The country open lay without defence:

For poets frequent inroads there had made,

And perfectly could represent

The shape, the face, with every lineament;

And all the large domains which the Dumb Sister sway'd. All bow'd beneath her government,

Received in triumph wheresoe'er she went. Her pencil drew whate'er her soul design'd,

And oft the happy draught surpass'd the image in her mind.

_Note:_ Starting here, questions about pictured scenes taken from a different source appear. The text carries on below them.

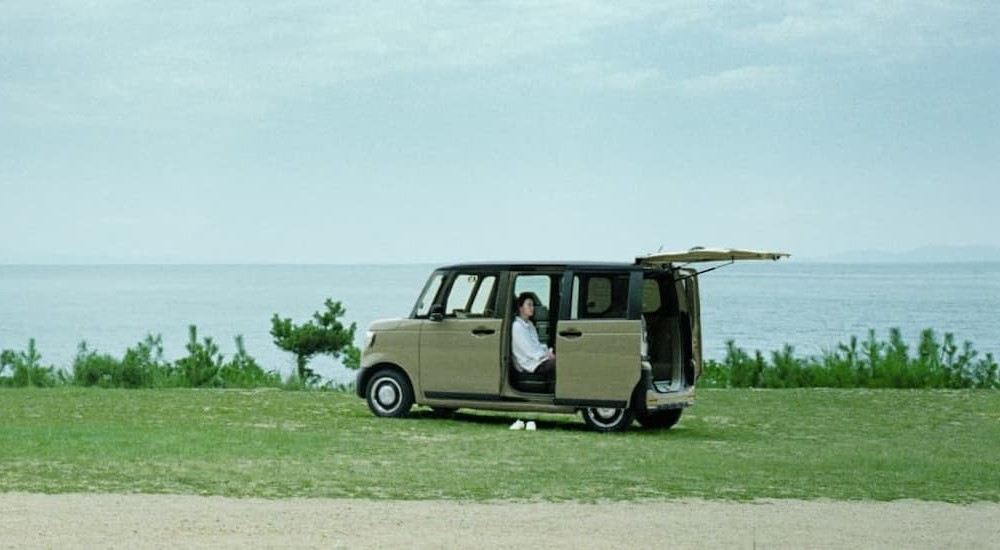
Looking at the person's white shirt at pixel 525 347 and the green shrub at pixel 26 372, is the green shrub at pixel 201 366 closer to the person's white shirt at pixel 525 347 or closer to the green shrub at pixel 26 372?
the green shrub at pixel 26 372

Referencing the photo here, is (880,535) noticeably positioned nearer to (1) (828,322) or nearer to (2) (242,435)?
(2) (242,435)

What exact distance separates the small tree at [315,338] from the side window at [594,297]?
35.7ft

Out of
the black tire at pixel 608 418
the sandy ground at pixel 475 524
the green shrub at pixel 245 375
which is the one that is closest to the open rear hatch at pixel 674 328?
the black tire at pixel 608 418

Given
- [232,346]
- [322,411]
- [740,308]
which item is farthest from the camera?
[740,308]

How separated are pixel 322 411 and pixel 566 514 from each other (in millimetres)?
8522

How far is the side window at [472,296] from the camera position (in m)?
16.7

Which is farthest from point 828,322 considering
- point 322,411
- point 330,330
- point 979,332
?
point 322,411

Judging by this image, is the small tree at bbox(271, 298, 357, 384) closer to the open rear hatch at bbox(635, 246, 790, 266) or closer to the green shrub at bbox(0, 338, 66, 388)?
the green shrub at bbox(0, 338, 66, 388)

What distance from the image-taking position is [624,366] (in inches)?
618

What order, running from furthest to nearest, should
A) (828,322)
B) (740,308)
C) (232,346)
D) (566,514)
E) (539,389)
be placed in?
1. (740,308)
2. (828,322)
3. (232,346)
4. (539,389)
5. (566,514)

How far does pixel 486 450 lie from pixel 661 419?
332cm

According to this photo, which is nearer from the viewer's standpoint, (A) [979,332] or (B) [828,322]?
(A) [979,332]

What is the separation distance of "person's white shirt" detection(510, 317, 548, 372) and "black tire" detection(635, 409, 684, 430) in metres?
1.41

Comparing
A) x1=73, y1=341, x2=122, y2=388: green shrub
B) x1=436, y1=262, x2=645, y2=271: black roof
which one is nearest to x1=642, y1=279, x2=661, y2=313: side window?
x1=436, y1=262, x2=645, y2=271: black roof
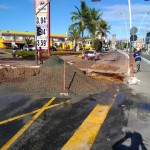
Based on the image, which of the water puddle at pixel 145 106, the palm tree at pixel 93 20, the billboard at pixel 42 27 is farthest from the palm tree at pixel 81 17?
the water puddle at pixel 145 106

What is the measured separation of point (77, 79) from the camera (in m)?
14.2

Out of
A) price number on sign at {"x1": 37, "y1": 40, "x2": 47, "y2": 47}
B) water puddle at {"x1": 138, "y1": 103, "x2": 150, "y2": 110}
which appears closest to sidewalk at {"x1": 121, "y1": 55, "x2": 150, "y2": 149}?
water puddle at {"x1": 138, "y1": 103, "x2": 150, "y2": 110}

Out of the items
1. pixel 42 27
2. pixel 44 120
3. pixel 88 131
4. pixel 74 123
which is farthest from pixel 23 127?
pixel 42 27

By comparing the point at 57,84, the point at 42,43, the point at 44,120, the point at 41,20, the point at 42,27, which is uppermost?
the point at 41,20

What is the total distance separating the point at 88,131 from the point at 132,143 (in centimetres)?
117

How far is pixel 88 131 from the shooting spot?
694 centimetres

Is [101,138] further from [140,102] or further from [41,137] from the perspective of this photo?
[140,102]

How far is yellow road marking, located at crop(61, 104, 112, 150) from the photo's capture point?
5.95 m

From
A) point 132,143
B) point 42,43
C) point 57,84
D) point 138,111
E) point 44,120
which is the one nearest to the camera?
point 132,143

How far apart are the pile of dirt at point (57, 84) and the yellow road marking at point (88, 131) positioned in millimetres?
3318

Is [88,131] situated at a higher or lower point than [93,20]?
lower

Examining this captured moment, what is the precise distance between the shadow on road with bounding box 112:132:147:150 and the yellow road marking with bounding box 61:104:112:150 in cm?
55

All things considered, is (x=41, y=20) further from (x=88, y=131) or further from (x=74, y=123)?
(x=88, y=131)

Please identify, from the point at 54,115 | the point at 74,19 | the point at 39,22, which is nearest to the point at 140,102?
the point at 54,115
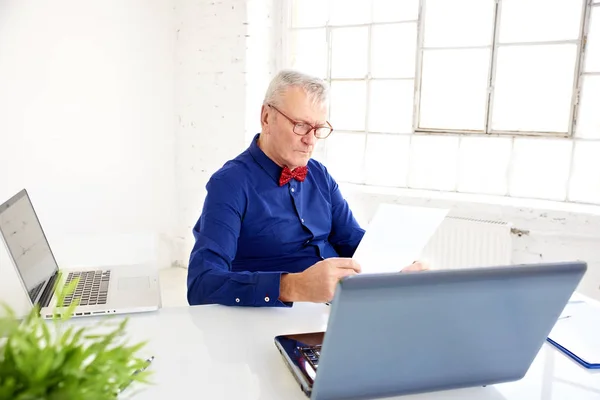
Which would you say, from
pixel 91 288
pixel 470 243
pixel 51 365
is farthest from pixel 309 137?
pixel 51 365

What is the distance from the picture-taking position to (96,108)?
3.16 meters

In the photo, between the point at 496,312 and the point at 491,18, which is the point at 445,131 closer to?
the point at 491,18

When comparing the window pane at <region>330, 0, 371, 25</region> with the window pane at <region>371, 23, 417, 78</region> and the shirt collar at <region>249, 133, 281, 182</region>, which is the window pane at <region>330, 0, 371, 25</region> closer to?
the window pane at <region>371, 23, 417, 78</region>

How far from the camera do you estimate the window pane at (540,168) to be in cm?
276

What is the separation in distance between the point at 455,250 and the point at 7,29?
2528mm

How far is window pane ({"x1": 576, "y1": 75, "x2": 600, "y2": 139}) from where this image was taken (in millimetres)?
2660

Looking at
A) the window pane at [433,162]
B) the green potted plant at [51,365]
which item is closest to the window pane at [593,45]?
the window pane at [433,162]

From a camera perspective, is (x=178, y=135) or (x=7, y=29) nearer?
(x=7, y=29)

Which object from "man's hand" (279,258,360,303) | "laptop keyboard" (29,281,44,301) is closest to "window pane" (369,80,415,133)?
"man's hand" (279,258,360,303)

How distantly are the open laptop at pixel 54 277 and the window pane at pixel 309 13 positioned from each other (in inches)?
86.6

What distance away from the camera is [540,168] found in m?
2.82

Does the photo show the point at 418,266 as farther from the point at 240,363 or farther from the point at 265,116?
the point at 265,116

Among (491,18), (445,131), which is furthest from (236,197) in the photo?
(491,18)

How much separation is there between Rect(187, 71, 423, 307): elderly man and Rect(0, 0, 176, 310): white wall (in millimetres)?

The sylvan scenes of herds and flocks,
And fruitful plains and barren rocks,
Of shallow brooks, that flow'd so clear
The bottom did the top appear;
Of deeper too and ampler floods,
Which, as in mirrors, show'd the woods;
Of lofty trees, with sacred shades,
And perspectives of pleasant glades,
Where nymphs of brightest form appear,
And shaggy Satyrs standing near,
Which them at once admire and fear.
The ruins, too, of some majestic piece,
Boasting the power of ancient Rome or Greece,
Whose statues, friezes, columns, broken lie,
And, though defaced, the wonder of the eye:
What nature, art, bold fiction, e'er durst frame,
Her forming hand gave feature to the name.
So strange a concourse ne'er was seen before,
But when the peopled ark the whole creation bore.

VII.

The scene then changed, with bold erected look
Our martial king the sight with reverence strook:
For, not content to' express his outward part,
Her hand call'd out the image of his heart:
His warlike mind, his soul devoid of fear,
His high-designing thoughts were figured there,
As when, by magic, ghosts are made appear.
Our phoenix queen was portray'd, too, so bright,
Beauty alone could beauty take so right:
Her dress, her shape, her matchless grace,
Were all observed, as well as heavenly face.
With such a peerless majesty she stands,

As in that day she took the crown from sacred hands:
Before a train of heroines was seen,

In beauty foremost, as in rank, the queen.
Thus nothing to her genius was denied;
But, like a ball of fire, the farther thrown,
Still with a greater blaze she shone,

And her bright soul broke out on every side.
What next she had design'd Heaven only knows :
To such immoderate growth her conquest rose,
That Fate alone its progress could oppose.

VIII.

Now all those charms, that blooming grace,
The well-proportion'd shape, and beauteous face,
Shall never more be seen by mortal eyes;
In earth the much-lamented virgin lies.
Not wit, nor piety, could fate prevent;
Nor was the cruel destiny content
To finish all the murder at a blow,
To sweep at once her life and beauty too
But, like a harden'd felon, took a pride
To work more mischievously slow,

And plunder'd first, and then destroy'd.

O double sacrilege on things Divine,
To rob the relic, and deface the shrine!
But thus Orinda died:

Heaven, by the same disease, did both translate: As equal were their souls, so equal was their fate.